第108回全国高校野球選手権大会(8月5日開幕・甲子園)の出場49校を決める地方大会が6月13日、全国のトップを切って沖縄で開幕した。秋春ともに県4強のKBC未来沖縄が初戦を制し、今夏の「全国一番星」を挙げた。先発した背番号11の2年生右腕・中村琉碧投手が14三振を奪い、5安打1失点で完投勝利を飾った。
14奪三振の力投、2種類のスライダーで毎回三振
1回戦の相手は宮古総合実・宮古工。中村琉碧投手は9回を投げ抜き、5安打1失点の好投。130キロ台の直球に2種類のスライダーを織り交ぜ、2回からは毎回三振を奪う圧巻の内容だった。最終的に14奪三振を積み上げ、相手打線につけ入る隙を与えなかった。

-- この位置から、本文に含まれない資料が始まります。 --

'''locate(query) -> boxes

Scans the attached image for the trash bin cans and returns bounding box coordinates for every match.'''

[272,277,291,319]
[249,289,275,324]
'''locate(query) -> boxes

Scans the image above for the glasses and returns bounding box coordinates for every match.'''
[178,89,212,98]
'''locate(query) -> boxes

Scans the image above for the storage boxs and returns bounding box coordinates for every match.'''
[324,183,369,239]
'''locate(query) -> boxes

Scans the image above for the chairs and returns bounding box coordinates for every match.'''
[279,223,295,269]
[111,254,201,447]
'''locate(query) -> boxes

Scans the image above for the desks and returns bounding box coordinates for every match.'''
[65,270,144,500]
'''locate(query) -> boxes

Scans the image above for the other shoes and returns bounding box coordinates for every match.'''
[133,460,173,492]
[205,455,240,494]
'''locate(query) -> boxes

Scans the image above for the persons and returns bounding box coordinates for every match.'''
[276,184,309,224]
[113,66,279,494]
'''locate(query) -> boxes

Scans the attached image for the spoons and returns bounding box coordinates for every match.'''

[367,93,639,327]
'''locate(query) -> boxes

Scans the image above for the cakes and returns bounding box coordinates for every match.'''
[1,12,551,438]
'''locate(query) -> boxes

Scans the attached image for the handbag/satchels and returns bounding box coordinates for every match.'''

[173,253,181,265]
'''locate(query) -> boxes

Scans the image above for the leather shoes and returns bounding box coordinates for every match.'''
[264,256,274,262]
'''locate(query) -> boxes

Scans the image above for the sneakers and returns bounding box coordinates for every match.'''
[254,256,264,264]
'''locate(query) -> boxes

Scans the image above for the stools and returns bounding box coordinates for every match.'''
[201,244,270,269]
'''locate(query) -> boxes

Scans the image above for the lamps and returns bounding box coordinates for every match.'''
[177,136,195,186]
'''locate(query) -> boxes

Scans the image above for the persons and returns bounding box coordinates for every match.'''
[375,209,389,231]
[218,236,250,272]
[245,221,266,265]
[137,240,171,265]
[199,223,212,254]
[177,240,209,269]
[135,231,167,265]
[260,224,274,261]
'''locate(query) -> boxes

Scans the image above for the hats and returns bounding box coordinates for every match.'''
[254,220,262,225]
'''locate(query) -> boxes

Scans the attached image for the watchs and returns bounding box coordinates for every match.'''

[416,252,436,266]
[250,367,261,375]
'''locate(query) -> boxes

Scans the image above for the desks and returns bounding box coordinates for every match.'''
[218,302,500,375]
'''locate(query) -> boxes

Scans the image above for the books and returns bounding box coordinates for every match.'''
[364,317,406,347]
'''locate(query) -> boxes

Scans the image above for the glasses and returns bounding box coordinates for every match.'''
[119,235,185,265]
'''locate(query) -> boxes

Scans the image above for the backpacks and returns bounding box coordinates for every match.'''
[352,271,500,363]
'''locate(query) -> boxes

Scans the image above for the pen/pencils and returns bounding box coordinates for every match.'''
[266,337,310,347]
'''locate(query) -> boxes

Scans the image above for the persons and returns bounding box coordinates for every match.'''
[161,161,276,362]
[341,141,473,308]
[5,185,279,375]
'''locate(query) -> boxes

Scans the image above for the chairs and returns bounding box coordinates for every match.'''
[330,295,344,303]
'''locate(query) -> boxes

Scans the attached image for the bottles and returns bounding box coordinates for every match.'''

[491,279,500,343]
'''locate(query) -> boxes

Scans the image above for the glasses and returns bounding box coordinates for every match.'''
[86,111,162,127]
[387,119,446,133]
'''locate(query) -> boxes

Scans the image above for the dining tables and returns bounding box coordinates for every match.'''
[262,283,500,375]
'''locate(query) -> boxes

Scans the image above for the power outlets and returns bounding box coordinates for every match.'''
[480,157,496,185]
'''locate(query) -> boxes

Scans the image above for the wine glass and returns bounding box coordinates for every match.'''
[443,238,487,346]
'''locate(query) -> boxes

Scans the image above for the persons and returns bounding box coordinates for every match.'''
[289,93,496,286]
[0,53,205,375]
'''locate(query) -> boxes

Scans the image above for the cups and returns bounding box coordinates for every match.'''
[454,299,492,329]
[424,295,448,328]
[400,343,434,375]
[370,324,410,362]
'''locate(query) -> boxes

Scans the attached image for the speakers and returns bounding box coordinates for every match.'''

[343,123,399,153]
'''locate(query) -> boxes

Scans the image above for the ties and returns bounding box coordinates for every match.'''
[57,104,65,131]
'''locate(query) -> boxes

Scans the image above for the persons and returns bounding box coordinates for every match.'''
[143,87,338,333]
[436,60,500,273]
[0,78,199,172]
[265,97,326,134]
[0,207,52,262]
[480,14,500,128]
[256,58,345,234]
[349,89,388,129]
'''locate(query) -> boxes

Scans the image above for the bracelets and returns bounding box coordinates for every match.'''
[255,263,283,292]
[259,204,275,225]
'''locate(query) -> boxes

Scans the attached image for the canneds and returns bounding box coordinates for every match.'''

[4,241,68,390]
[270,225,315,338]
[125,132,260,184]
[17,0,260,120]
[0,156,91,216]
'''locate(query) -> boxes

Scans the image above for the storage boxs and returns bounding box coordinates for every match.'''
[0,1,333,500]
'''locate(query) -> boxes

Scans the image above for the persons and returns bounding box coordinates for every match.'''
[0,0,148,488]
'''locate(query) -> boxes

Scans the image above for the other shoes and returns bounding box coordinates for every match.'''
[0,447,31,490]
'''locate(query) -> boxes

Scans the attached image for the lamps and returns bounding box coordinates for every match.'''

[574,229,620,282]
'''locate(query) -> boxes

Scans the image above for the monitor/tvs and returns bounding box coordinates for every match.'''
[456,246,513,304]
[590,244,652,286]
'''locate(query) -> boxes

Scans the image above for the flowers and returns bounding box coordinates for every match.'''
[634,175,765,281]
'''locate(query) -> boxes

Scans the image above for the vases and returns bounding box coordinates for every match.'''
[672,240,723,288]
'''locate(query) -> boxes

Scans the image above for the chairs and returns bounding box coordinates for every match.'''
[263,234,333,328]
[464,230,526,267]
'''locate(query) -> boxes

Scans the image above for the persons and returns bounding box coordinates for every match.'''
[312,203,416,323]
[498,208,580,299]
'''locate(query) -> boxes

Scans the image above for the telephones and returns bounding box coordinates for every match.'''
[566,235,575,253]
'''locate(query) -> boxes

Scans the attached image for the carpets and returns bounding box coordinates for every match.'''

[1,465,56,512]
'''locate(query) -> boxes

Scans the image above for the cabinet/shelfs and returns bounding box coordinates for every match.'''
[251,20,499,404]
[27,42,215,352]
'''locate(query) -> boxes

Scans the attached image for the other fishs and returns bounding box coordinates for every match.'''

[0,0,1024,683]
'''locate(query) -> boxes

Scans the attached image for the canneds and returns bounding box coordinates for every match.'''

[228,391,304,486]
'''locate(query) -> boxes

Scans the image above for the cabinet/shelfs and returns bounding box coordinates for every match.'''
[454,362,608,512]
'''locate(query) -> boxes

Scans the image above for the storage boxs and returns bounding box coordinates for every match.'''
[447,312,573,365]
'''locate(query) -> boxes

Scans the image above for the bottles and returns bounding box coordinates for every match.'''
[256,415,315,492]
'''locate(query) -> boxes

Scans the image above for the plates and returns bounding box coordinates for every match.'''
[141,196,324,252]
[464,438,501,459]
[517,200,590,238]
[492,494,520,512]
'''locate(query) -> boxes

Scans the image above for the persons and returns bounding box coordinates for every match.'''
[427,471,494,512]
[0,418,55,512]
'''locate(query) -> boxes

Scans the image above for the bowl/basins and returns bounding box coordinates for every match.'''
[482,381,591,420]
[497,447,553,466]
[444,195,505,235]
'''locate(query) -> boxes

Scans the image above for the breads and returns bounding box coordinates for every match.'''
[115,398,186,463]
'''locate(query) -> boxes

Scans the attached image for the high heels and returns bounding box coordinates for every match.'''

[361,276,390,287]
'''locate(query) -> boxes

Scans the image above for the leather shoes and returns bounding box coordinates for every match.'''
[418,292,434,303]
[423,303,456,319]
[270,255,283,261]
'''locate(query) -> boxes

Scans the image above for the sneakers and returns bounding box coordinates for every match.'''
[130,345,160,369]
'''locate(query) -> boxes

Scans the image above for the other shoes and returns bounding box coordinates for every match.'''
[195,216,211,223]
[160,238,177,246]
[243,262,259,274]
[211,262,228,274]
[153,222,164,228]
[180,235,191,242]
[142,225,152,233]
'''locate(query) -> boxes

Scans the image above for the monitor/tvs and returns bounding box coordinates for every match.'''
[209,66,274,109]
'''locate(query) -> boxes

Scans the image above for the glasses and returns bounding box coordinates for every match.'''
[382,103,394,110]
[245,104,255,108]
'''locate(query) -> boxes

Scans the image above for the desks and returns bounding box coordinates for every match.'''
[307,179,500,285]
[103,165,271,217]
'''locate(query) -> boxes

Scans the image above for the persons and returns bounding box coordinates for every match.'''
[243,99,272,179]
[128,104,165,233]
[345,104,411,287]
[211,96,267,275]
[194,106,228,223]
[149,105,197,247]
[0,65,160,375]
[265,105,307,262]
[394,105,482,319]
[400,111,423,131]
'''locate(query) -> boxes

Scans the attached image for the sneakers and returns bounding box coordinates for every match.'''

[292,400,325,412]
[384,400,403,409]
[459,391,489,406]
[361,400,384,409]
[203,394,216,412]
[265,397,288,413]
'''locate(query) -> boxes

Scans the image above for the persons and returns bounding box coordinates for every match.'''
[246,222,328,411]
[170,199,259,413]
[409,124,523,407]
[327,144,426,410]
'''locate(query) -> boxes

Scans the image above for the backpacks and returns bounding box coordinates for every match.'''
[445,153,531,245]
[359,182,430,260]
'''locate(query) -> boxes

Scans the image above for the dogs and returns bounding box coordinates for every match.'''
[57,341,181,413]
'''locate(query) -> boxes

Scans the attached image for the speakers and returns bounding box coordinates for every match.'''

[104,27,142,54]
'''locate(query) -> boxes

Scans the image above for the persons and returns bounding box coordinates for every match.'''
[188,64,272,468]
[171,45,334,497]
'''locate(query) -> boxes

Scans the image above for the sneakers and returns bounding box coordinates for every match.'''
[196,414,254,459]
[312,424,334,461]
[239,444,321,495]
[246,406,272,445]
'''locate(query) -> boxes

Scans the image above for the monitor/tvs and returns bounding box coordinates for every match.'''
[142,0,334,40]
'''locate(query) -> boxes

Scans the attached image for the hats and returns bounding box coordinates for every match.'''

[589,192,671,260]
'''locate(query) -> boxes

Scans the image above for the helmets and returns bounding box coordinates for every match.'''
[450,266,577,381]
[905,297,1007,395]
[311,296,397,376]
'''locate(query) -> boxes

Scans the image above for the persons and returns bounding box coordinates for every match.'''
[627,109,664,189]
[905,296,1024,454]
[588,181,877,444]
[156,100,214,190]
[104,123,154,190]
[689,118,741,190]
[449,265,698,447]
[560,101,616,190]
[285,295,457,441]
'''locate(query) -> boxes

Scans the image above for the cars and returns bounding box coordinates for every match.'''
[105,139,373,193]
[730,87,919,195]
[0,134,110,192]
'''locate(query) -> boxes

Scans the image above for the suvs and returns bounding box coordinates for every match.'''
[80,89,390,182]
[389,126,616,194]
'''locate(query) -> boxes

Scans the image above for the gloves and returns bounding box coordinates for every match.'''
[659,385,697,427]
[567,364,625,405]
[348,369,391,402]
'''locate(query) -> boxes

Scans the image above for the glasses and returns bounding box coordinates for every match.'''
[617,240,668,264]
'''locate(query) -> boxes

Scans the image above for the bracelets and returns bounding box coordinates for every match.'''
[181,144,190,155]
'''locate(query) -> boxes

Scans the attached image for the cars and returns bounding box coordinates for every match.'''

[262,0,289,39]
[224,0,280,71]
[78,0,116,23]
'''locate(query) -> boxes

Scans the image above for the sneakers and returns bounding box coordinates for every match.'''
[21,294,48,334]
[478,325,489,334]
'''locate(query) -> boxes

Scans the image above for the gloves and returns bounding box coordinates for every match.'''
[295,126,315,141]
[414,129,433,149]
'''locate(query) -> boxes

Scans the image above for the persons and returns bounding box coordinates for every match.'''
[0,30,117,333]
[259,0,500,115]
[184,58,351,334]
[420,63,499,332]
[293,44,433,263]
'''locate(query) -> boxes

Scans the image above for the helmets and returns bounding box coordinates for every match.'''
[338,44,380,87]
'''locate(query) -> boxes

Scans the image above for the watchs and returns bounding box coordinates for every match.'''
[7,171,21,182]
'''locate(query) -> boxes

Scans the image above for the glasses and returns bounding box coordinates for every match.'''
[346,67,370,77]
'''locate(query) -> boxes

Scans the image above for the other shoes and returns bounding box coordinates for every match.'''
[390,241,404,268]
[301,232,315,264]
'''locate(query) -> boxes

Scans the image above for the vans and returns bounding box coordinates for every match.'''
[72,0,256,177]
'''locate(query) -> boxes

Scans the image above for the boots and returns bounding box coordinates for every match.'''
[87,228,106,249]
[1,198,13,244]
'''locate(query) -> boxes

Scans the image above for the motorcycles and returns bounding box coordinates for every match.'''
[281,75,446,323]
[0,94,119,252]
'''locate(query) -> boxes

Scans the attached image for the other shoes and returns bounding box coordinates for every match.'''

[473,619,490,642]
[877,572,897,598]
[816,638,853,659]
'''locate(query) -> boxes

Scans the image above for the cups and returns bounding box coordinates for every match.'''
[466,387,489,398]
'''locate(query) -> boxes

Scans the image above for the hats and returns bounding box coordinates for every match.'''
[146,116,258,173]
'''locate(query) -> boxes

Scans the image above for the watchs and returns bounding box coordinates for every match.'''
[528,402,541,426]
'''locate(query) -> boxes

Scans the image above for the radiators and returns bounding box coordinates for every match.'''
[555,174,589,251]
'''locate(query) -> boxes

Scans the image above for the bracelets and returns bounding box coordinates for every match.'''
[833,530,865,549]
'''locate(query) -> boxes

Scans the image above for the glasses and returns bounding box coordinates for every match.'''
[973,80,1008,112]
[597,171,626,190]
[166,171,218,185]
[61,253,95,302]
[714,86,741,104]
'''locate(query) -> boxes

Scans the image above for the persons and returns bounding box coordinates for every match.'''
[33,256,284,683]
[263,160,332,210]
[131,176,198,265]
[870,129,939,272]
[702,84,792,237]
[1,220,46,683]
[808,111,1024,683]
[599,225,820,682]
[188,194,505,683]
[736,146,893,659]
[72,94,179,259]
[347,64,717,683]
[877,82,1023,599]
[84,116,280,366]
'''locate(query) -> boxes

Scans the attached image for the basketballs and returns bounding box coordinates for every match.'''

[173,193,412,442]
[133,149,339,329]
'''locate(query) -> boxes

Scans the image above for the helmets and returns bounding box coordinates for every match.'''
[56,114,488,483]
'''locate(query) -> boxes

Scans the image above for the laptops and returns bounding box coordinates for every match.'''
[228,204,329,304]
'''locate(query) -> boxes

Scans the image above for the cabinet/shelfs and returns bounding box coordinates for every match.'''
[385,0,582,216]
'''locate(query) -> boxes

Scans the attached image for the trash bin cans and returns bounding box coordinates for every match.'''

打線も6回に3連打と本盗で4点を先制し、エースを援護した。KBC未来沖縄は4-1で宮古総合実・宮古工を退け、全国のどの高校よりも早く、この夏最初の勝利の校歌を歌った。
力投を終えた中村投手は「自分が勝たせる気持ちでした」(スポーツニッポン)と胸を張った。
胸の「GAKUEN」、PL学園への憧れを胸に
ユニホームの胸に刻まれた「KBC GAKUEN」の文字。この「GAKUEN」は、かつて甲子園を席巻したPL学園のフォントだ。
神山剛史監督は「野球部自体が12年目になるので、その時から変わらずです。PL学園に憧れているんで」(スポーツ報知)と明かした。世代的にはPL学園のスター・田中一徳選手への思い入れが強く、「何度かお会いしたこともあります」と語る。前監督である父・昂さんも高校野球の監督を務めており、その遠征に同行してPL学園のグラウンドを訪れた記憶が、今も鮮明に残っているという。「独特の雰囲気ですね。目標にしているチームでもありますし、あれぐらい強くなって、応援されるっていうのは一つの憧れでもある」(スポーツ報知)と話した。
初出場へ、群雄割拠の沖縄で壁を越えられるか
KBC未来沖縄は、オリックスの宜保選手、元巨人の大城元選手の母校としても知られる。昨秋、今春はいずれも沖縄で4強に進出したが、春夏を通じて甲子園出場はまだない。今夏こそ、初の全国切符をつかみたい。
昨夏の甲子園覇者・沖縄尚学に、今春の九州王者・エナジックスポーツとハイレベルな争いが予想される群雄割拠の沖縄で、秋春ともに県4強のチームが、もう一つの壁を越えられるか。背番号11の2年生右腕を軸に、新たな未来をつくる。
【中村 琉碧】 プロフィール
- 所属: KBC未来沖縄(2年)
- ポジション: 投手
- 背番号: 11
- 主な特徴や実績: 130キロ台の直球に2種類のスライダーを操る右腕。第108回全国高校野球選手権沖縄大会の開幕戦に先発し、9回5安打1失点・14奪三振の完投勝利で全国一番星を引き寄せた。2年生ながらチームの大黒柱として、春夏通じて初の甲子園出場を目指す。